— Short exercise —
Starting at the beginning of the records and going on through the line that contains "damaged black suv [47, 79, 592, 454]", rewrite those lines with "marked" replaced by "flagged" and nothing else changed. Leave the pictures out of your answer.

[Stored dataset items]

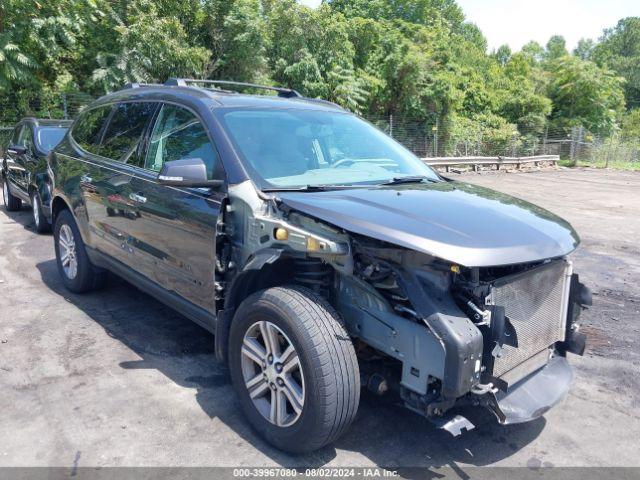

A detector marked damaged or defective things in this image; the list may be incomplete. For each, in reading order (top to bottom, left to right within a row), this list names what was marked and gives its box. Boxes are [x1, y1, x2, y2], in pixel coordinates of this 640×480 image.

damaged black suv [47, 79, 592, 454]
crumpled hood [276, 180, 580, 266]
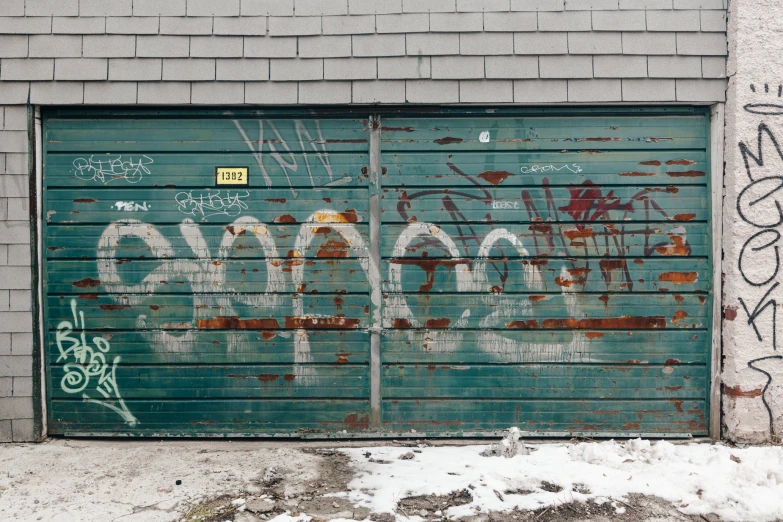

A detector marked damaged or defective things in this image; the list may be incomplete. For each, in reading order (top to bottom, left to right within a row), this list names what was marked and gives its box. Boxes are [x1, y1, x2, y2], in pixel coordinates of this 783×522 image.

rust stain [478, 169, 516, 185]
rust stain [316, 239, 350, 256]
rusty garage door [43, 108, 716, 434]
rust stain [344, 412, 370, 428]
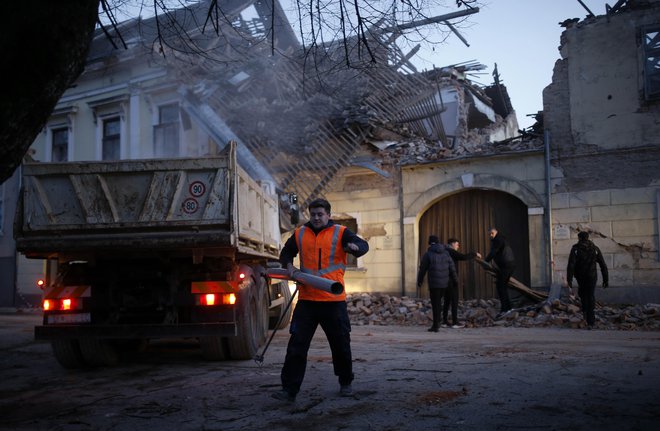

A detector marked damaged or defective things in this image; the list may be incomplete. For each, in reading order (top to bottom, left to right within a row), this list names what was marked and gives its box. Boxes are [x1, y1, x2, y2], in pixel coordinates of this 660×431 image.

damaged structure [0, 0, 656, 308]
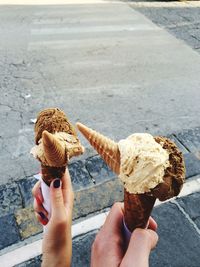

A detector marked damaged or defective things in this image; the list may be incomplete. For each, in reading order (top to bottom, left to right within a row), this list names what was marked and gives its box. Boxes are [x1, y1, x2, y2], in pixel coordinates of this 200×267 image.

— Solution to this exercise —
A detector flagged damaged or defective things in this image; the list may be incomplete. For each, in reading order (top to bottom, left to right within a row), this list names what was flagged and gives its box. Boxes are [x1, y1, x2, y2], in pixel coordinates of this 640×480 image.

damaged black suv [47, 79, 592, 454]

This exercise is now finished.